How to Create an Iceberg Table
Creating an Iceberg table takes 5 steps: configure a catalog → CREATE TABLE with hidden partitioning → insert data → query with time travel → evolve the schema. The entire flow works in Spark SQL with no additional tooling beyond the iceberg Spark package.
Steps
Configure a Catalog
The catalog stores table metadata pointers. Use the Hadoop catalog for local dev, AWS Glue for production on AWS, or a REST catalog (Nessie) for multi-engine environments.
# PySpark: Hadoop catalog (local dev)
from pyspark.sql import SparkSession
spark = SparkSession.builder \
.config('spark.sql.extensions',
'org.apache.iceberg.spark.extensions.IcebergSparkSessionExtensions')\
.config('spark.sql.catalog.local',
'org.apache.iceberg.spark.SparkCatalog')\
.config('spark.sql.catalog.local.type', 'hadoop')\
.config('spark.sql.catalog.local.warehouse', '/tmp/iceberg-warehouse')\
.getOrCreate()Create the Table
Use USING iceberg and define a hidden partition with a transform. days(event_ts) partitions by day without exposing the partition column.

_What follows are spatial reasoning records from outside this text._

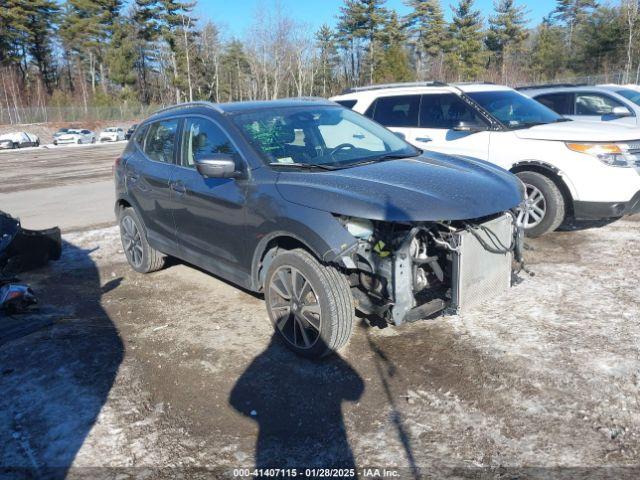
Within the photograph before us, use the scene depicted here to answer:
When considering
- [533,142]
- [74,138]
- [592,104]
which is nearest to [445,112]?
[533,142]

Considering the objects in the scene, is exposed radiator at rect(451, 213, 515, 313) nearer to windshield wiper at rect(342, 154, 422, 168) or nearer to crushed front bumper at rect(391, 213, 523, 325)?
crushed front bumper at rect(391, 213, 523, 325)

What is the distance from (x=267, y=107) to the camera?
15.9ft

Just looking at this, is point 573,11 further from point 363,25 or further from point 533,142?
point 533,142

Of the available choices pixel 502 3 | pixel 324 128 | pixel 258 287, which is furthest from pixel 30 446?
pixel 502 3

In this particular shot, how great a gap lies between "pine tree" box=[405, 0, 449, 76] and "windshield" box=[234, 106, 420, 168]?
58.0m

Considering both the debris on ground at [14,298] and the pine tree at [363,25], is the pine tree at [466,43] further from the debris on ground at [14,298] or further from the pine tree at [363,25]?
the debris on ground at [14,298]

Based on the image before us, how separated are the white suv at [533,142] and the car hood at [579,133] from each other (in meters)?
0.01

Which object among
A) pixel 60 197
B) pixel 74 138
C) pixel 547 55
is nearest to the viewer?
pixel 60 197

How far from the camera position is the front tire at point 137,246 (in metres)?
5.97

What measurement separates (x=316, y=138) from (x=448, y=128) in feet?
10.6

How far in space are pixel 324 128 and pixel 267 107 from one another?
55 centimetres

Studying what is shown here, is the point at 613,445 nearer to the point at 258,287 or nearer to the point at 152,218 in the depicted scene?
the point at 258,287

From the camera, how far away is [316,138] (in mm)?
4656

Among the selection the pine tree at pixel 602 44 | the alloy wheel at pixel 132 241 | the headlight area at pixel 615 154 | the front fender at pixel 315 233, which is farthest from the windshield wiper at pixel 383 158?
the pine tree at pixel 602 44
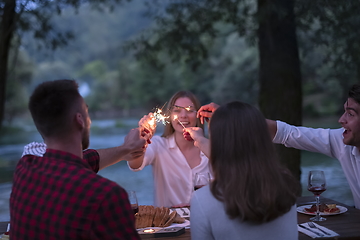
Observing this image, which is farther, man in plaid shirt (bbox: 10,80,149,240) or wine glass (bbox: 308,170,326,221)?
wine glass (bbox: 308,170,326,221)

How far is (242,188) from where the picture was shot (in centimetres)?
173

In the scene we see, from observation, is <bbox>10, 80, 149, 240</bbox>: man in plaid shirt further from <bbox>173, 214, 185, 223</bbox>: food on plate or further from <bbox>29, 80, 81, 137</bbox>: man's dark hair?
<bbox>173, 214, 185, 223</bbox>: food on plate

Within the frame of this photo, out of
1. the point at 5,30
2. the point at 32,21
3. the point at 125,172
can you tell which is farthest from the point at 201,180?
the point at 125,172

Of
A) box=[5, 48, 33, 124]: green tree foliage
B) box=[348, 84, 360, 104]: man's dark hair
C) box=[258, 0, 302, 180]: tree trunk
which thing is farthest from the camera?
box=[5, 48, 33, 124]: green tree foliage

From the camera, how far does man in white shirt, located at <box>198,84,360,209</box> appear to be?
293 centimetres

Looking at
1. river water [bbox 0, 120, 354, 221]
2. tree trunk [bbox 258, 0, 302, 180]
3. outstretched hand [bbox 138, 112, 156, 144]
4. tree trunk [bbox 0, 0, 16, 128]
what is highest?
tree trunk [bbox 0, 0, 16, 128]

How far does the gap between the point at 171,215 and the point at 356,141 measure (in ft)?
5.16

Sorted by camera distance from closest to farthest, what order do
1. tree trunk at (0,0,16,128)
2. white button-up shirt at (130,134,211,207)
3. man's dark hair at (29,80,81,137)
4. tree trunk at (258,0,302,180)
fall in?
man's dark hair at (29,80,81,137) → white button-up shirt at (130,134,211,207) → tree trunk at (258,0,302,180) → tree trunk at (0,0,16,128)

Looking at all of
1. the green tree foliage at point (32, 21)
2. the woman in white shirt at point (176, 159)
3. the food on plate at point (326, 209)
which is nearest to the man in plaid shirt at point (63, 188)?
the food on plate at point (326, 209)

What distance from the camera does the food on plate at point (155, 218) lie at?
7.95 feet

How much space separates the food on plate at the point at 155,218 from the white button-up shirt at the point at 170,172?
106cm

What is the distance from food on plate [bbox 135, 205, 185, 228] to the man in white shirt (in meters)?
0.98

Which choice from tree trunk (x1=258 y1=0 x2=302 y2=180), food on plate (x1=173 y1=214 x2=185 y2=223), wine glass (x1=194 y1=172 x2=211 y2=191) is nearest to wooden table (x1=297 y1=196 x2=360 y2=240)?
wine glass (x1=194 y1=172 x2=211 y2=191)

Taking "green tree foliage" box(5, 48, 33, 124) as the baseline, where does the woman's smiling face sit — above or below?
below
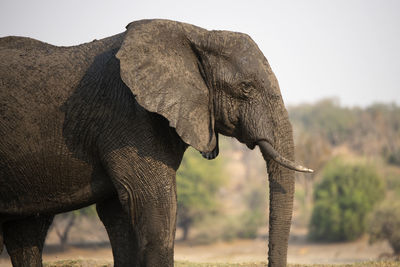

CREATE TABLE local.db.events (
event_id BIGINT NOT NULL,
user_id BIGINT,
event_type STRING,
event_ts TIMESTAMP
)
USING iceberg
PARTITIONED BY (days(event_ts)) -- hidden partition
TBLPROPERTIES (
'write.format.default' = 'parquet',
'write.target-file-size-bytes' = '536870912' -- 512 MB
)Insert and Query Data
Use standard SQL or the DataFrame API. Iceberg applies partition pruning automatically — no need to add WHERE event_date = X to your queries.
-- Insert with SQL
INSERT INTO local.db.events
VALUES(1, 101, 'page_view', '2026-03-23 12:00:00');
-- Insert with PySpark DataFrame
df.writeTo('local.db.events').append()
-- Query (partition pruning is automatic)
SELECT event_type, COUNT(*)
FROM local.db.events
WHERE event_ts >= '2026-03-01'
GROUP BY event_typeQuery with Time Travel
Every write creates a snapshot. Query any past point in time using a timestamp or snapshot ID.
-- Time travel by timestamp (Spark SQL)
SELECT * FROM local.db.events
TIMESTAMP AS OF '2026-03-22 00:00:00';
-- By snapshot ID
SELECT * FROM local.db.events
VERSION AS OF 5432109876543210987;
-- List all snapshots
SELECT * FROM local.db.events.snapshotsEvolve the Schema
Add, rename, or drop columns without rewriting data files. Iceberg uses column IDs internally, so renames never break existing files.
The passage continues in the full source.